-------- Document extract --------

Independent regulation of activation and inactivation phases in non-contractile Ca2+ transients by nicotinic receptor at the mouse neuromuscular junction.

Non-contractile Ca2+ mobilization (not accompanied by muscle contraction) occurs by the prolonged activation of nicotinic acetylcholine receptor in mouse diaphragm muscles treated with anticholinesterase. To elucidate the regulation properties of non-contractile Ca2+ mobilization by nicotinic receptor, the modes of action of competitive and depolarizing neuromuscular blockers were investigated. (+)-Tubocurarine (0.07-0.1 microM), pancuronium (0.05 microM) and alpha-bungarotoxin (0.03-0.06 microM) decreased decay time (T2, duration of inactivation phase) without changes in rise time (T1, duration of activation phase) of non-contractile Ca2+ transients. These competitive antagonists also suppressed their peak amplitude at higher concentrations than those affecting T2. Contractile Ca2+ transients were not inhibited by these antagonists at the concentrations used. Decamethonium (1 microM), a depolarizing blocker, suppressed the peak amplitude of non-contractile Ca2+ transients without affecting their duration. In contrast, succinylcholine (0.3 microM) suppressed both peak amplitude and T1 without changing T2, presumably via the receptor desensitization. Succinylcholine but not decamethonium inhibited contractile Ca2+ transients at the concentrations used. These results demonstrate that the activation and inactivation phases in non-contractile Ca2+ transients are independently regulated by nicotinic acetylcholine receptor.

--------

▶ _Tasks for this exercise_
- A) In the abstract on non-contractile Ca2+ transients, rewrite the passage starting with "Independent regulation of" and going on through "mouse neuromuscular junction.", replacing "mouse" with "murine".
- B) According to the abstract on non-contractile Ca2+ transients, what concentration of decamethonium was used?
- C) Using the abstract on non-contractile Ca2+ transients, explain how succinylcholine is thought to suppress the peak amplitude and T1 of non-contractile Ca2+ transients while leaving T2 unchanged.

-------- Entries provided --------

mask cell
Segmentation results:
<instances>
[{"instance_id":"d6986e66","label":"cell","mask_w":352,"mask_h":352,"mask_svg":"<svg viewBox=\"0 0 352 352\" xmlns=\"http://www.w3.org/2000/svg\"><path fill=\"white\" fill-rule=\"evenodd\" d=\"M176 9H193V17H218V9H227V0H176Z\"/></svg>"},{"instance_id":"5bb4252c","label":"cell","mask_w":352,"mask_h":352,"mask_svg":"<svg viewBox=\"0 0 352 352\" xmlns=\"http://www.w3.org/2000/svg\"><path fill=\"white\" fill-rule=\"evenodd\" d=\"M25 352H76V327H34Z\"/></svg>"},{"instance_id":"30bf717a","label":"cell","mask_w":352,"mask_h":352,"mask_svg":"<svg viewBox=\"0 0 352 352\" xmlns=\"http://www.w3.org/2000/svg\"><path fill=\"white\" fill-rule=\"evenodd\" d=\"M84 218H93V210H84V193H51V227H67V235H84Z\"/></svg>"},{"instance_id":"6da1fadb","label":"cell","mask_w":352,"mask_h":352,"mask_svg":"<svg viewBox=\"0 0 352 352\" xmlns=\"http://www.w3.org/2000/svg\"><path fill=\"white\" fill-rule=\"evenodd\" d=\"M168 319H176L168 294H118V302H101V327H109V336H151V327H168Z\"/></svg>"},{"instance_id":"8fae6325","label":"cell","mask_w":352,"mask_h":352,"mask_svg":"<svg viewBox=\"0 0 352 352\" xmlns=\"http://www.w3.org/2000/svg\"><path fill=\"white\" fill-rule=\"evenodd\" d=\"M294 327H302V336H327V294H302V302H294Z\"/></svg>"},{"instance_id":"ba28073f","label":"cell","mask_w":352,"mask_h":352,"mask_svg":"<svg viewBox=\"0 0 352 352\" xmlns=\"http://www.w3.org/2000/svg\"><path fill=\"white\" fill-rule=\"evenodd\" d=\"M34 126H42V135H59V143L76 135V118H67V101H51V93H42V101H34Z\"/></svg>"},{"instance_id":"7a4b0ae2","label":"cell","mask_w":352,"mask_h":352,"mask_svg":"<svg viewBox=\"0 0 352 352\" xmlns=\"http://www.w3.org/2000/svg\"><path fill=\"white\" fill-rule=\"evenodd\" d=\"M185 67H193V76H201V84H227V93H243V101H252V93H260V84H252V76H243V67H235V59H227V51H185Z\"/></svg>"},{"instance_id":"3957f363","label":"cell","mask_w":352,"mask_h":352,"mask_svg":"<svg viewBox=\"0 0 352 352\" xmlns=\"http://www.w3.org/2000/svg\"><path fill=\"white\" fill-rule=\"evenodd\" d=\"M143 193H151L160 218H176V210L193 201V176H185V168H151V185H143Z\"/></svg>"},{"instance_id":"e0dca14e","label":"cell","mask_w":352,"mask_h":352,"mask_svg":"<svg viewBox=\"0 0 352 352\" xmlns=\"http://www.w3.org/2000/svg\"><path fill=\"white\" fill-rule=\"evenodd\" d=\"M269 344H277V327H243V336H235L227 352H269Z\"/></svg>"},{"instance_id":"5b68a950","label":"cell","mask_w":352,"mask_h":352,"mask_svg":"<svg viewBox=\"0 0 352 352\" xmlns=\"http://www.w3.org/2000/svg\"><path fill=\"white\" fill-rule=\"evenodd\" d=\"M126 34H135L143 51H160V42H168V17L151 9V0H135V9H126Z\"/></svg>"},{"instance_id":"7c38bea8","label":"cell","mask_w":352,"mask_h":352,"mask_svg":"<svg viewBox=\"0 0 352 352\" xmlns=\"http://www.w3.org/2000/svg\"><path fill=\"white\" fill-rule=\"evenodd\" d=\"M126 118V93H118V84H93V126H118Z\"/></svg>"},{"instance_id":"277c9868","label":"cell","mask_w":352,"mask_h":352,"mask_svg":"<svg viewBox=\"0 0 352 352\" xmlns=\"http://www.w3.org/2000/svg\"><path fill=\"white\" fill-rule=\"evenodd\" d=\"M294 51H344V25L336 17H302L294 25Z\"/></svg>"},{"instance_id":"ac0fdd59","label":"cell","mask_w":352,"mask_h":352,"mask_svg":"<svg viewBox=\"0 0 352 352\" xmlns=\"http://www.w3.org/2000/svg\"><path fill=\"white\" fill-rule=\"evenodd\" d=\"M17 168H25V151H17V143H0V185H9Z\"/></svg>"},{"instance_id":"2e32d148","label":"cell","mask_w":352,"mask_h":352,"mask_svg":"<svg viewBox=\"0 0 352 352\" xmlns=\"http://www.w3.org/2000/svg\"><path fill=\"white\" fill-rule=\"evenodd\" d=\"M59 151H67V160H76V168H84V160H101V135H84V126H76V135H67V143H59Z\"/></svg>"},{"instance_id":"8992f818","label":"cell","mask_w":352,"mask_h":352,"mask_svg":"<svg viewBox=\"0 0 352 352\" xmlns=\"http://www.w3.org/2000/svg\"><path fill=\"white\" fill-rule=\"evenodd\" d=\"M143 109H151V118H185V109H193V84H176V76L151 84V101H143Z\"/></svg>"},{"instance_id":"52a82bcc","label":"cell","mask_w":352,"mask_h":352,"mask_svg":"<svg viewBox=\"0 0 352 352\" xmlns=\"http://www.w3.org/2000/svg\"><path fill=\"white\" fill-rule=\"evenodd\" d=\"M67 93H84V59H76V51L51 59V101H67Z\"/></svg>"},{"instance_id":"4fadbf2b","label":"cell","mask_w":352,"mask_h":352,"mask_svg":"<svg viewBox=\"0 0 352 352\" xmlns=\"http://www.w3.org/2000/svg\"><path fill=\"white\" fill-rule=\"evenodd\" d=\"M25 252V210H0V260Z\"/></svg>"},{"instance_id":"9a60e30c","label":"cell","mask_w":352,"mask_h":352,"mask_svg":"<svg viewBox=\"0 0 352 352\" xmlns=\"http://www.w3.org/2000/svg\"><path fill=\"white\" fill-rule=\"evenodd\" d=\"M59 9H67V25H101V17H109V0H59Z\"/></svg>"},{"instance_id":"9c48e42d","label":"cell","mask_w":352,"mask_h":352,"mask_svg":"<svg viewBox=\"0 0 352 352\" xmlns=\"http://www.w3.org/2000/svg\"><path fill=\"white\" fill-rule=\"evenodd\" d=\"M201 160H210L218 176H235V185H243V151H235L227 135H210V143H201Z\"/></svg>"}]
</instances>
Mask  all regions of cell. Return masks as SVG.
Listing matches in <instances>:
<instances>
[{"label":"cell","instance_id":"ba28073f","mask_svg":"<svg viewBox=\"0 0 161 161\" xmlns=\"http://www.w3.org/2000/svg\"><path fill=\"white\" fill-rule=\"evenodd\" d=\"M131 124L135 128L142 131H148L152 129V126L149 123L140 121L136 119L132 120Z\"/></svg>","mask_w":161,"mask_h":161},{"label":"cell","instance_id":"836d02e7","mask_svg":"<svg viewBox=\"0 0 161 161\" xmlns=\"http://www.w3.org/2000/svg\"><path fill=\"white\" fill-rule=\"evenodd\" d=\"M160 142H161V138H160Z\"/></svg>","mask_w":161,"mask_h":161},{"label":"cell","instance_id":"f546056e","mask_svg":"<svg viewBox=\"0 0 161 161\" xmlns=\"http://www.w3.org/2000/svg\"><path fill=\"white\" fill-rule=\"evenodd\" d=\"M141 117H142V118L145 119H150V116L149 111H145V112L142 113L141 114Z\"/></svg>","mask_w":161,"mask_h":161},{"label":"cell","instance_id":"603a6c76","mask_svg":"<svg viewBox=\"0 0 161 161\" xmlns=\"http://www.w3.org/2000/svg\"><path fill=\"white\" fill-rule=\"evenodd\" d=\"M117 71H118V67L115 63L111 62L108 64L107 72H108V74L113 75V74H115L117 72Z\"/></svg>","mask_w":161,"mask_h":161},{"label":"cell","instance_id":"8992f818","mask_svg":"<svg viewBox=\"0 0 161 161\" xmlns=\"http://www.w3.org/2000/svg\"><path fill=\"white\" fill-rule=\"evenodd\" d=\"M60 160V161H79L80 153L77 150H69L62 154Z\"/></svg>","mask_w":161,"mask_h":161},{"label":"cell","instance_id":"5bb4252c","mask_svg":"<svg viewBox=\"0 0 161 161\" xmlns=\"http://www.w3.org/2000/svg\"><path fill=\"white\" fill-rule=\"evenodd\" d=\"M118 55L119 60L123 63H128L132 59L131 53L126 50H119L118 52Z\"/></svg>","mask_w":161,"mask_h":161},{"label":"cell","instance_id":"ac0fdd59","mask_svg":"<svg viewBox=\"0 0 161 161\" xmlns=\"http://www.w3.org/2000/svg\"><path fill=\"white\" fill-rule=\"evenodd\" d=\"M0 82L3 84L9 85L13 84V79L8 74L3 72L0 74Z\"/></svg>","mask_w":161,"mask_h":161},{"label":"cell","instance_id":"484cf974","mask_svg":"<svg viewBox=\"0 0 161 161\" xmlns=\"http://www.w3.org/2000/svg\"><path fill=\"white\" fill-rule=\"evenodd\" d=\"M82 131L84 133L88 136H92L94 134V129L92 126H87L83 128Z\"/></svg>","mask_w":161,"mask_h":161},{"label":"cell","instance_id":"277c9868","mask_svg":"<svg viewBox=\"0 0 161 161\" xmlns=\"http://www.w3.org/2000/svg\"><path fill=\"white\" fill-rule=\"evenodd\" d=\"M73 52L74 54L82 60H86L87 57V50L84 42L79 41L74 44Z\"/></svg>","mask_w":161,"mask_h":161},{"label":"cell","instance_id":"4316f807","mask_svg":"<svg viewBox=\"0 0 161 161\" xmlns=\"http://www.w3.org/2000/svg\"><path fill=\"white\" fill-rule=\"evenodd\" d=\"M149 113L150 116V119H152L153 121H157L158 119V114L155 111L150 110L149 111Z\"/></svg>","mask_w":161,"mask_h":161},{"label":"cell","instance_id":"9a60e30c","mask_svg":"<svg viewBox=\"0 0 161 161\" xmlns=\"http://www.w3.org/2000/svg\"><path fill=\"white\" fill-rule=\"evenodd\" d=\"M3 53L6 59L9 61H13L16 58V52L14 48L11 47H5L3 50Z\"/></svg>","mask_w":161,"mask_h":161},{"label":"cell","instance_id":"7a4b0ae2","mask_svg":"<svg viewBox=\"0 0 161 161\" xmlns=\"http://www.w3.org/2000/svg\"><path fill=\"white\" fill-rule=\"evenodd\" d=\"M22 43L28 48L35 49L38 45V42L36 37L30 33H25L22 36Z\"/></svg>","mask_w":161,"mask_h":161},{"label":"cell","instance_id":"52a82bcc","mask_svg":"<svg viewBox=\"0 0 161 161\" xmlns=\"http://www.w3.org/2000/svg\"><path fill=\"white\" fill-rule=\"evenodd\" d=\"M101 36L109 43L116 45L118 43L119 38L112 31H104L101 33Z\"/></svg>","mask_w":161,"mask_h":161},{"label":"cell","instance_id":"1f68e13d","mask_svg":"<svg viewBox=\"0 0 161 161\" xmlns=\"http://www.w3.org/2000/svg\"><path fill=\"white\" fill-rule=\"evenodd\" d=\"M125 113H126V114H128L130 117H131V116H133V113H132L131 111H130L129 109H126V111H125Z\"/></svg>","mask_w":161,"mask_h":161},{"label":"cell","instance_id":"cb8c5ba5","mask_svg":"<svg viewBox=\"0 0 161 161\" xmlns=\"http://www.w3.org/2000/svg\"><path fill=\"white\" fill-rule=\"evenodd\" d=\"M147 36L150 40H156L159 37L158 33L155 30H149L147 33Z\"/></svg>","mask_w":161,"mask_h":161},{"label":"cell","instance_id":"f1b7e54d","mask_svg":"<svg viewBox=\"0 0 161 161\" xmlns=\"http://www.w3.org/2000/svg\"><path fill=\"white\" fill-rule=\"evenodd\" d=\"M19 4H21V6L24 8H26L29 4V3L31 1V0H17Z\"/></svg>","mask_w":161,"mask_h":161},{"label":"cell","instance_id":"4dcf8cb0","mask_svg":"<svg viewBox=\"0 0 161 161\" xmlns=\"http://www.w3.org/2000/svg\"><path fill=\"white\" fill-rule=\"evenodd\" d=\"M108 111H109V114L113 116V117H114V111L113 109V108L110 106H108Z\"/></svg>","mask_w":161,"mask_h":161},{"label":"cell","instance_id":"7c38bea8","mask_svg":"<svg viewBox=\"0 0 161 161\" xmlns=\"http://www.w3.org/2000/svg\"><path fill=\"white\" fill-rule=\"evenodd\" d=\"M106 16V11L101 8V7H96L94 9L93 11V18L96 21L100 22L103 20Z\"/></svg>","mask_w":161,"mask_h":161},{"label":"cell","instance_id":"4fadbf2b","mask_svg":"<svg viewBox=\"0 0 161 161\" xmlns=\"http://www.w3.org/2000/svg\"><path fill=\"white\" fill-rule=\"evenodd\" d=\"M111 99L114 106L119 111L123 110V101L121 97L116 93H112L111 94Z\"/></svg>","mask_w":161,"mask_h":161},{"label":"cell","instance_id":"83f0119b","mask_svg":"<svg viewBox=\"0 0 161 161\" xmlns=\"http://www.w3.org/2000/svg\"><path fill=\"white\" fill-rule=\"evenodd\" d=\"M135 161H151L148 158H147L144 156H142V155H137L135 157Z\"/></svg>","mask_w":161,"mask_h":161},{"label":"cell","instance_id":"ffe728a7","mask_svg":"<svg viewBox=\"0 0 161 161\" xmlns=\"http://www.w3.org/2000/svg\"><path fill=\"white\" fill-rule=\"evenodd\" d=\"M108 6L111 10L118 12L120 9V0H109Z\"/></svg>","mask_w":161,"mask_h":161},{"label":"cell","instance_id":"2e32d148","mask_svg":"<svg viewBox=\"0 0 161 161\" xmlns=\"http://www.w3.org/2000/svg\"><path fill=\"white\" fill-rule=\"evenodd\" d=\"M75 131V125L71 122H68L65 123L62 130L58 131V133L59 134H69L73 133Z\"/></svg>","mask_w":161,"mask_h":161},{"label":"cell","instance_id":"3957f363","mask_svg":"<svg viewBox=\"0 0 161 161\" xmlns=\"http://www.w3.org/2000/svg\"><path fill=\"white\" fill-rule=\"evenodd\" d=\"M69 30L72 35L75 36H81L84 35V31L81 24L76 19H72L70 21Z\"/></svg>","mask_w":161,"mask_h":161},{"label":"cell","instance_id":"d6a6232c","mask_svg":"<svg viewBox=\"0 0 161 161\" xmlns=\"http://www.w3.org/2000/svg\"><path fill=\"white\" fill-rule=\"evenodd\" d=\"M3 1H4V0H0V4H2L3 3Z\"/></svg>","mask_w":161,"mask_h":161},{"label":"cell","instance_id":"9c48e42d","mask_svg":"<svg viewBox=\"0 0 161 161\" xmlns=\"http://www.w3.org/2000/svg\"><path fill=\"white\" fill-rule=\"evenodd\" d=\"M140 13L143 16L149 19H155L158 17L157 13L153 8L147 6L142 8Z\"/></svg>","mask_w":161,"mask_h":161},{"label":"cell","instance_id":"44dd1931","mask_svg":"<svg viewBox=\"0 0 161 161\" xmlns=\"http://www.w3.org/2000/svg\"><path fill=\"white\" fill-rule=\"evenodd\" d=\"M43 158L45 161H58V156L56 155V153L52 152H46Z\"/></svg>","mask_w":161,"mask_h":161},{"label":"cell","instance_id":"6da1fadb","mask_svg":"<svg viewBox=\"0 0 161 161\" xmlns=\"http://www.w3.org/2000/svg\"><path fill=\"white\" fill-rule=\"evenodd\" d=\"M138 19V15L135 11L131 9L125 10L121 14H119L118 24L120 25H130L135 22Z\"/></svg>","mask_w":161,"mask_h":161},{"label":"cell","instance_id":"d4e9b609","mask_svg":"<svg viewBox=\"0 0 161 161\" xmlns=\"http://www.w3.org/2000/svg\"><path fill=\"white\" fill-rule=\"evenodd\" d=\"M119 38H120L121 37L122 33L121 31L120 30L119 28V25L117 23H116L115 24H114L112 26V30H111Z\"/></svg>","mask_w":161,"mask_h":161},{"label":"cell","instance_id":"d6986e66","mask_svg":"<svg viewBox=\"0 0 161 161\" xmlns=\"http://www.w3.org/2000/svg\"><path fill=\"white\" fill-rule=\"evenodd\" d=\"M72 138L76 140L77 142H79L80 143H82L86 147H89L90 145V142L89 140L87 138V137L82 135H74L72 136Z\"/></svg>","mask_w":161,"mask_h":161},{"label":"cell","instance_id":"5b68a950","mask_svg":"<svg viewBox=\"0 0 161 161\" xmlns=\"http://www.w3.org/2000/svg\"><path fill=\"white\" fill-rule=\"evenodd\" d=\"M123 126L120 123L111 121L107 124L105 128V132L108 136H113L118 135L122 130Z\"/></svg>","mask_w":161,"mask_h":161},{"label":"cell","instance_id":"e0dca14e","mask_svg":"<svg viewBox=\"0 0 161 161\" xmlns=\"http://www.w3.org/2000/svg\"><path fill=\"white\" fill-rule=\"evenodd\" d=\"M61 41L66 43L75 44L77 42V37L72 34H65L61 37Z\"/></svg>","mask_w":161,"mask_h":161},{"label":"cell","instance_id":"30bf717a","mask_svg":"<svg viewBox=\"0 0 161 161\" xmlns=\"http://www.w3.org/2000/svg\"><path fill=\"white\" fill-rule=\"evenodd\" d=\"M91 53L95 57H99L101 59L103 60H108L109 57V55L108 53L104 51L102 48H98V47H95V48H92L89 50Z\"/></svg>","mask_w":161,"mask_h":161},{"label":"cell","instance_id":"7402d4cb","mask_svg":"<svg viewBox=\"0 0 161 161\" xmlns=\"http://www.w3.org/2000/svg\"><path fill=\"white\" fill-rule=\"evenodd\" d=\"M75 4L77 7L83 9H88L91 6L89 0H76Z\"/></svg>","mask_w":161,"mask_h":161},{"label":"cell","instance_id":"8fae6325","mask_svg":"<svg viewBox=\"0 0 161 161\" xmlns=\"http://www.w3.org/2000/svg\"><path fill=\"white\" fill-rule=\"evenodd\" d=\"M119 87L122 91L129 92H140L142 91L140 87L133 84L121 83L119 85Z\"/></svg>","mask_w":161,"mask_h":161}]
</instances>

--------

▶ _Answers below_
- A)
Independent regulation of activation and inactivation phases in non-contractile Ca2+ transients by nicotinic receptor at the murine neuromuscular junction.

- B) 1 microM.

- C) At 0.3 microM, succinylcholine suppressed both the peak amplitude and T1 (the duration of the activation phase) without changing T2. This effect presumably occurred through desensitization of the nicotinic acetylcholine receptor.